Usually, in philosophical logic, you don't use 3VL or any multi-valued logic
to deal with something being unknown. If you don't know whether the
proposition P is true or false, and so you don't want to assert either that it
is true or that it is false, then you do this simply by not asserting or
implying P while also not asserting or implying ~P. If you want a logic in
which you can actually make the statement "it is unknown whether P or ~P" (or
more precisely, a logic in which you can capture the structure of that
statement: you could always just define the proposition Q to mean "it is
unknown whether P or ~P", but that probably doesn't get you anything useful)
then you'd probably use some variation on modal logic
[https://en.wikipedia.org/wiki/Epistemic_modal_logic](https://en.wikipedia.org/wiki/Epistemic_modal_logic)
, not a 3VL. What logicians _actually_ normally use 3VLs for is to (try to)

• **AIM A**
In the comment on three-valued logic, what kind of logic would you probably use to make the statement "it is unknown whether P or ~P"?
• **AIM B**
Reproduce a passage of the comment on three-valued logic, starting at "Usually, in philosophical" and ending at "you anything useful)".

• **GIVEN MATERIAL**

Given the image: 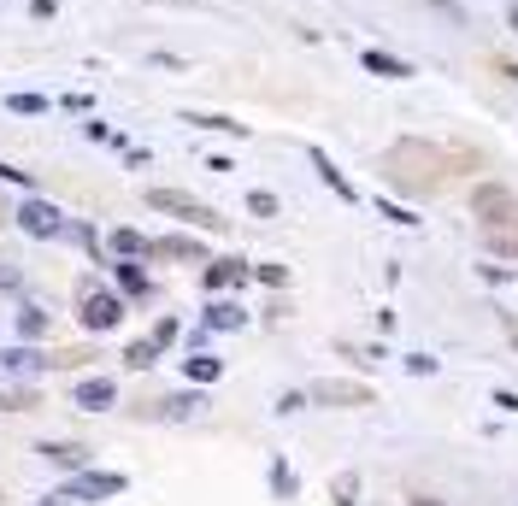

• **CORRECT RESULT A**
Some variation on modal logic, not a 3VL.

• **CORRECT RESULT B**
Usually, in philosophical logic, you don't use 3VL or any multi-valued logic
to deal with something being unknown. If you don't know whether the
proposition P is true or false, and so you don't want to assert either that it
is true or that it is false, then you do this simply by not asserting or
implying P while also not asserting or implying ~P. If you want a logic in
which you can actually make the statement "it is unknown whether P or ~P" (or
more precisely, a logic in which you can capture the structure of that
statement: you could always just define the proposition Q to mean "it is
unknown whether P or ~P", but that probably doesn't get you anything useful)